Le plateau de Moab et l’Arnon (Wadi al-Mawjib) qui a souvent servi de frontière : il a ainsi séparé les Moabites des Amorrites, puis, après l’installation des Hébreux, Moab des tribus israélites de Ruben et de Gad. Image © F. Higer.
Une mention probable de l’expression « maison de David »
L’expression « maison de David » doit probablement être lue dans la partie inférieure abîmée de la stèle de Mesha 4. En effet, à la fin de la ligne 31, on lit BT[D]WD et, d’après le contexte, cette expression désigne le royaume de Juda qui contrôlait la ville de Horonayim et une partie du territoire situé au sud-est de la mer Morte. L’expression BTDWD signifie que David était le fondateur de la dynastie régnant à Jérusalem, ce qui est tout à fait conforme à la tradition historiographique de la Bible.
La stèle de Mesha comporte l’une des rares mentions archéologiques du Tétragramme sacré (YHWH).
4. Hypothèse du professeur André Lemaire, directeur d’études à l’École pratique des hautes études, section des sciences historiques et philologiques.
Une nouvelle hypothèse et la réponse
À l’occasion du 150e anniversaire de la stèle de Mésha, cette dernière a été l’objet d’une restauration accompagnée de nouveaux clichés des fragments et de l’estampage rétroéclairé à très haute résolution.
S’appuyant sur ce dernier cliché, dans le dernier numéro de la revue Tel-Aviv, Nadav Naaman, Israël Finkelstein et Thomas Römer réfutent la lecture de la ligne 31 (très abîmée) proposée par André Lemaire, directeur de recherche à l’École Pratique des Hautes Études (EPHE), à savoir celle de l’expression BT [D]WD, Beit David qui, prise dans son sens dynastique signifie «maison de David».
Selon les trois spécialistes, il faudrait plutôt lire/restituer «Ba[laq]», nom du roi de Moab qui dans le livre des Nombres commande au prophète Balaam de maudire Israël (Nombres 22-24).

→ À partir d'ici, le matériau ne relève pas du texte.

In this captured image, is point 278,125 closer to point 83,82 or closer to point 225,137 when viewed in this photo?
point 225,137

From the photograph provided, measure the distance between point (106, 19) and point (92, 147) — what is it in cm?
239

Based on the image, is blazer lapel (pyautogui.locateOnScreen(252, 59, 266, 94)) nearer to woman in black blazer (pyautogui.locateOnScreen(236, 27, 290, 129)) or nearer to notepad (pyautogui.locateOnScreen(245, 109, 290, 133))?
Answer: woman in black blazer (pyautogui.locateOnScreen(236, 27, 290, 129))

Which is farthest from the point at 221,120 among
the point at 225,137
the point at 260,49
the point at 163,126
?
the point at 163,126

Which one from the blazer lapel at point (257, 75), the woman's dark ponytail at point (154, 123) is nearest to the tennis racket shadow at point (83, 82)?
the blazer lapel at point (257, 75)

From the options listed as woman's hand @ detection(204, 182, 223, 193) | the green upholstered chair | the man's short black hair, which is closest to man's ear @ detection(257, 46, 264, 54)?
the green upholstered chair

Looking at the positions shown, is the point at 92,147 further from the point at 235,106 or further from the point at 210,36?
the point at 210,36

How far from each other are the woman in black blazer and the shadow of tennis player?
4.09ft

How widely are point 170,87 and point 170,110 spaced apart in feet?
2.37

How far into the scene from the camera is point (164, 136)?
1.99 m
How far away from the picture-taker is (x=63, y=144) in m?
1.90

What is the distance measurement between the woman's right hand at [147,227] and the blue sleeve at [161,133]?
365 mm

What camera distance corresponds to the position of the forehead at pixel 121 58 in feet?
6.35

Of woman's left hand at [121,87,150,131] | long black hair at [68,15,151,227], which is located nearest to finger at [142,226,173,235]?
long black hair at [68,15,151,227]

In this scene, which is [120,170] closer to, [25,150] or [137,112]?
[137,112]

Selon eux, la lecture/restitution Ba[laq] serait plus conforme au nouveau cliché.
À cette nouvelle interprétation, Michael Langlois, spécialiste de paléographie et d’épigraphie hébraïques assistées par ordinateur, a aussitôt réagi : l’estampage est difficile à lire et, à son avis, ils l’ont mal interprété. Apparemment, ils n’ont pas examiné l’original au Louvre et ils ne sont pas au courant que la stèle et l’estampage ont déjà été photographiés récemment (2015) en RTI (Reflectance Transformation Imaging), ce qui permet de les étudier en jouant facilement avec les diverses origines possibles de la lumière rasante et facilite, de façon générale, l’étude paléographique des inscriptions incisées ou en relief. En fait, pour réfuter la lecture BT[D]WD, les trois spécialistes s’appuient surtout sur un argument soi-disant philologique, à savoir que BTDWD, «la maison de David», est un collectif qui ne peut être sujet du verbe YŠB, «habiter» alors que l’on en a des exemples dans le texte de la stèle elle-même et dans la Bible hébraïque.
S’appuyant sur les photos RTI, dans son article publié dans le dernier numéro de Semitica, Michael Langlois confirme la proposition de lecture d’André Lemaire. Il propose même, grâce à ces photos, d’identifier certaines traces de l’estampage du Louvre comme les traces du premier D qui a disparu lorsque la stèle a été éclatée par les Bédouins et qu’on ne voit pratiquement plus sur la stèle elle-même aujourd’hui.